Collected data entries
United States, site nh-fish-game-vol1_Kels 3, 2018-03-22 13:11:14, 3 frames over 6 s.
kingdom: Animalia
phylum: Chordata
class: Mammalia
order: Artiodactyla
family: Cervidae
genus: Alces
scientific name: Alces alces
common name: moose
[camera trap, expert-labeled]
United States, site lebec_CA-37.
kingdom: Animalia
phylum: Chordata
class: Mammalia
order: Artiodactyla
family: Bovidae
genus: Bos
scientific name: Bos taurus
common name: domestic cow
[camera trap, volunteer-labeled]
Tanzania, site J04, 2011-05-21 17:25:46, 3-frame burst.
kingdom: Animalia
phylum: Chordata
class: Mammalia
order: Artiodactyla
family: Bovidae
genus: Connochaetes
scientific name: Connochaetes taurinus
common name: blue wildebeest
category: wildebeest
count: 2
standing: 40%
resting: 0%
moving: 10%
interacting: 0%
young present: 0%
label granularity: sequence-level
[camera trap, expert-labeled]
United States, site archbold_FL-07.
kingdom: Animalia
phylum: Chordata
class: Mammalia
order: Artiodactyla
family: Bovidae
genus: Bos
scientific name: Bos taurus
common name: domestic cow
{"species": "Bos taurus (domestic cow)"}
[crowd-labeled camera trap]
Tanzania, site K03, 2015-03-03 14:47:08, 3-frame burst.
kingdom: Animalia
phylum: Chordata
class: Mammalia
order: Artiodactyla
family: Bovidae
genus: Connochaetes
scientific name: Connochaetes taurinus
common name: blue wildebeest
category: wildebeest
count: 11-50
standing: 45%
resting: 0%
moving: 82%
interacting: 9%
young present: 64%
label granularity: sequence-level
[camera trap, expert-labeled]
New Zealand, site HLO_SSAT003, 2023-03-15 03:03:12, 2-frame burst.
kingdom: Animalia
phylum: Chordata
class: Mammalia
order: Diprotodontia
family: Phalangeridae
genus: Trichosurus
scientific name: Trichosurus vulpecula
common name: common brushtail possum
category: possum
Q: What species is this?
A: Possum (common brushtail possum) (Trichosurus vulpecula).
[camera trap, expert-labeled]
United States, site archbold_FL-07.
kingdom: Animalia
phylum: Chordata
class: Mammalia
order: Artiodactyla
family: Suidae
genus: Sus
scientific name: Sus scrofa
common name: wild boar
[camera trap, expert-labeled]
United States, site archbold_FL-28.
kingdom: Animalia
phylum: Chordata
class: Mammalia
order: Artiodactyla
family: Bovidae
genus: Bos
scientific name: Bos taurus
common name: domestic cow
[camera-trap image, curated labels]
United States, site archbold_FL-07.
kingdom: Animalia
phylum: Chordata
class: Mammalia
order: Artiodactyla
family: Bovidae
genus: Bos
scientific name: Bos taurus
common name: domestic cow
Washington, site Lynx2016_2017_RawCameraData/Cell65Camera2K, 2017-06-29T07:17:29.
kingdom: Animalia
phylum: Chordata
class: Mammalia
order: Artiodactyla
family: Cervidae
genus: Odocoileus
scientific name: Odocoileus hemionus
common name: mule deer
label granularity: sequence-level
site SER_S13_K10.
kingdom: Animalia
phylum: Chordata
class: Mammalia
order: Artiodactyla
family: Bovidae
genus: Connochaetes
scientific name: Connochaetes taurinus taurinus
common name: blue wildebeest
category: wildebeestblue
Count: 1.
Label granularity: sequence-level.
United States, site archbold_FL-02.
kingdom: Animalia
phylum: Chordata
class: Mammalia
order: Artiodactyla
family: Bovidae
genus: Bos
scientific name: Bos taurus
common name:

- _What you have to do_: Your answer should consist of every record, restated exactly.

- _Task output_:
United States, site nh-fish-game-vol1_Kels 3, 2018-03-22 13:11:14, 3 frames over 6 s.
kingdom: Animalia
phylum: Chordata
class: Mammalia
order: Artiodactyla
family: Cervidae
genus: Alces
scientific name: Alces alces
common name: moose
[camera trap, expert-labeled]
United States, site lebec_CA-37.
kingdom: Animalia
phylum: Chordata
class: Mammalia
order: Artiodactyla
family: Bovidae
genus: Bos
scientific name: Bos taurus
common name: domestic cow
[camera trap, volunteer-labeled]
Tanzania, site J04, 2011-05-21 17:25:46, 3-frame burst.
kingdom: Animalia
phylum: Chordata
class: Mammalia
order: Artiodactyla
family: Bovidae
genus: Connochaetes
scientific name: Connochaetes taurinus
common name: blue wildebeest
category: wildebeest
count: 2
standing: 40%
resting: 0%
moving: 10%
interacting: 0%
young present: 0%
label granularity: sequence-level
[camera trap, expert-labeled]
United States, site archbold_FL-07.
kingdom: Animalia
phylum: Chordata
class: Mammalia
order: Artiodactyla
family: Bovidae
genus: Bos
scientific name: Bos taurus
common name: domestic cow
{"species": "Bos taurus (domestic cow)"}
[crowd-labeled camera trap]
Tanzania, site K03, 2015-03-03 14:47:08, 3-frame burst.
kingdom: Animalia
phylum: Chordata
class: Mammalia
order: Artiodactyla
family: Bovidae
genus: Connochaetes
scientific name: Connochaetes taurinus
common name: blue wildebeest
category: wildebeest
count: 11-50
standing: 45%
resting: 0%
moving: 82%
interacting: 9%
young present: 64%
label granularity: sequence-level
[camera trap, expert-labeled]
New Zealand, site HLO_SSAT003, 2023-03-15 03:03:12, 2-frame burst.
kingdom: Animalia
phylum: Chordata
class: Mammalia
order: Diprotodontia
family: Phalangeridae
genus: Trichosurus
scientific name: Trichosurus vulpecula
common name: common brushtail possum
category: possum
Q: What species is this?
A: Possum (common brushtail possum) (Trichosurus vulpecula).
[camera trap, expert-labeled]
United States, site archbold_FL-07.
kingdom: Animalia
phylum: Chordata
class: Mammalia
order: Artiodactyla
family: Suidae
genus: Sus
scientific name: Sus scrofa
common name: wild boar
[camera trap, expert-labeled]
United States, site archbold_FL-28.
kingdom: Animalia
phylum: Chordata
class: Mammalia
order: Artiodactyla
family: Bovidae
genus: Bos
scientific name: Bos taurus
common name: domestic cow
[camera-trap image, curated labels]
United States, site archbold_FL-07.
kingdom: Animalia
phylum: Chordata
class: Mammalia
order: Artiodactyla
family: Bovidae
genus: Bos
scientific name: Bos taurus
common name: domestic cow
Washington, site Lynx2016_2017_RawCameraData/Cell65Camera2K, 2017-06-29T07:17:29.
kingdom: Animalia
phylum: Chordata
class: Mammalia
order: Artiodactyla
family: Cervidae
genus: Odocoileus
scientific name: Odocoileus hemionus
common name: mule deer
label granularity: sequence-level
site SER_S13_K10.
kingdom: Animalia
phylum: Chordata
class: Mammalia
order: Artiodactyla
family: Bovidae
genus: Connochaetes
scientific name: Connochaetes taurinus taurinus
common name: blue wildebeest
category: wildebeestblue
Count: 1.
Label granularity: sequence-level.
United States, site archbold_FL-02.
kingdom: Animalia
phylum: Chordata
class: Mammalia
order: Artiodactyla
family: Bovidae
genus: Bos
scientific name: Bos taurus
common name:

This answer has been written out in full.